Miss Gittins is touring, with her armonica, her unparalleled collection of dramatic characters, and a phrasebook, on a grand route which shall take in Poland, the Confederation of the Rhine, and even the great unknown, Australia. To any foreign brigands reading: she is armed and dangerous.
Miss Parris continues to perform her musical witticisms onstage, and details of her performances may be found here. Furthermore, her show from 2016, Best Laid Plans (based on a poem by Mr Robert Burns) is available to be seen here. We recommend it heartily. Finally, she continues to delight audiences (alongside Mr Murray) in the televised delights of The Mash Report.
Miss Cooke-Hodgson‘s latest show, Bumper Blyton, a marvellous show which imagines life in that impossible future time, the 1950s, and the scrapes unattended children get into, will be beginning a monthly London residency at London’s Canal Cafe in October. Tickets may be found here.
We are delighted beyond measure to announce that we are heading to London’s famous West End!

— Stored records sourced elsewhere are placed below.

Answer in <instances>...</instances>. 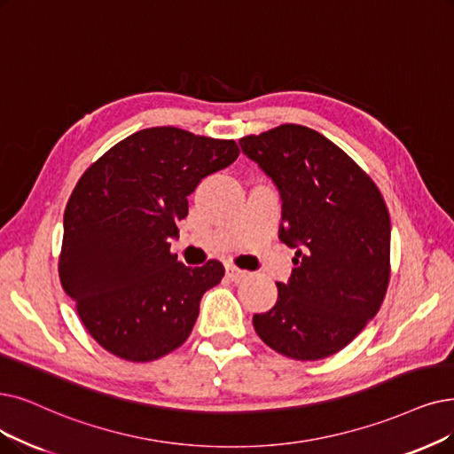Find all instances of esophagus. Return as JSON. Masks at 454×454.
I'll return each mask as SVG.
<instances>
[{
  "instance_id": "obj_1",
  "label": "esophagus",
  "mask_w": 454,
  "mask_h": 454,
  "mask_svg": "<svg viewBox=\"0 0 454 454\" xmlns=\"http://www.w3.org/2000/svg\"><path fill=\"white\" fill-rule=\"evenodd\" d=\"M225 271H227V278L232 279V281H242V279H246L249 276V271H246V270H242L239 266H234V264H227Z\"/></svg>"
}]
</instances>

We will be gracing the Piccadilly Theatre (not five minutes from Mr Willoughby’s discredited lodgings at Bond Street) for three dates, starting this December. Be sure to wear your best bonnet & breeches – and bring your dance card!
~ Dates & Times ~
December 5th, January 23rd, February 13th
Piccadilly Theatre, 16 Denman Street, London, W1D 7DY
7:30pm
Tickets are available right here!
“Ah! There is nothing like staying at home for real comfort”
EMMA
After a delightful month in the festive crumpled geography of Edinburgh we are indeed returned home for some (dare we say) well-earned rest.

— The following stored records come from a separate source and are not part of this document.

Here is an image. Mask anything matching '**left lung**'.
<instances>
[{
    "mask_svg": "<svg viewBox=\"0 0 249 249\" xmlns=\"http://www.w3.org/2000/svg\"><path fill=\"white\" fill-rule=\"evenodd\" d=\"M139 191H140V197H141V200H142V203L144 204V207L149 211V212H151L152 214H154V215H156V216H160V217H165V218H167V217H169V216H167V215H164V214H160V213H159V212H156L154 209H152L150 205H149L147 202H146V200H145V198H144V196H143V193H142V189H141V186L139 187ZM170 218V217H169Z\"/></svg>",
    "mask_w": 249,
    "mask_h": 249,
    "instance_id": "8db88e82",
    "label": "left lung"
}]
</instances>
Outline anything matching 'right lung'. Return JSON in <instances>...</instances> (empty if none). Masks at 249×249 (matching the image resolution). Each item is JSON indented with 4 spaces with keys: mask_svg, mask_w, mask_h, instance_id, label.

We performed twenty-five of Jane’s lost works over our time in the Scottish capital, and their titles and subject matter were increasingly unexpected and unique! There was ‘Belfast Pubs I Have Known’ – a lurid tale of drinking and culture clashes in Northern Ireland, with some decidedly regrettable accents. ‘Prude & Incredulous’ subjected that day’s audience to the unforgettable sight of Mr Joseph Morpurgo clad in nothing more than a top hat (artfully positioned), and the run was topped off with ‘Jane Austen’s Love Island’, which saw blushing couples competing round the campfire. Jane was truly a visionary. And if the top hat incident was anything to go by, she will have wished she couldn’t envision quite as much as she did.
And so, wearied and flushed, we stumbled back down south. But our respite shall not last long. For we are soon to embark on a tour to every corner of our pleasant English land. From Leeds to Swindon, from Bath to Buxton – our landau shall bear us from borough to borough, as we bring the forgotten scribings of Jane to the public once again. Every date can be found here.
What’s more, we shall shortly perform in the suitably swanky surroundings of Kensington Palace, no less! Jane would be proud indeed.
So forgive us if we make the most of our brief break, sip tea and read books by the hearth, for soon we will be leaping into literary action once again!
“We were within a few hours of eloping together for Scotland. The treachery, or the folly, of my cousin’s maid betrayed us.”
SENSE & SENSIBILITY
Unlike poor Colonel Brandon, who never made it across the border, we have leapt into our curricles and hotfooted it past Gretna and all the way to Edinburgh. We have the express intention of spending the season amongst the high society here, and what a bustle we find!
For it is the Edinburgh Fringe, no less, and already our adventures in our Udderbelly home have begun. So far we have plucked from our top hats the delightful trio of ‘Sarcasm & Satire’, ‘Boldark’ and ‘The Red Ribbon’, and we wait in frenzied anticipation to see what wonders the remaining three weeks will hold.
Do join us, dear reader, do!
If you are of a saucier disposition, and yet possessed of a warm and charitable heart, you may also spare a thought for our one-off debauched spectacular Crosstentatious – in which (though we blush to utter it) the men dress as ladies, and the ladies as men! For shame! Ribald as these coarse entertainments are, it is all in aid of Waverley Care, and a finer cause one nary encounters.
So if you are possessed of a hardy constitution, and have not your reputation to risk, you may invite yourself to the vulgar and boorish outrage on the 17th August right here.
For now, then, we bid you farewell. Or as the Scots would say (they are so very quaint, dear reader), ’cheerio the nou!’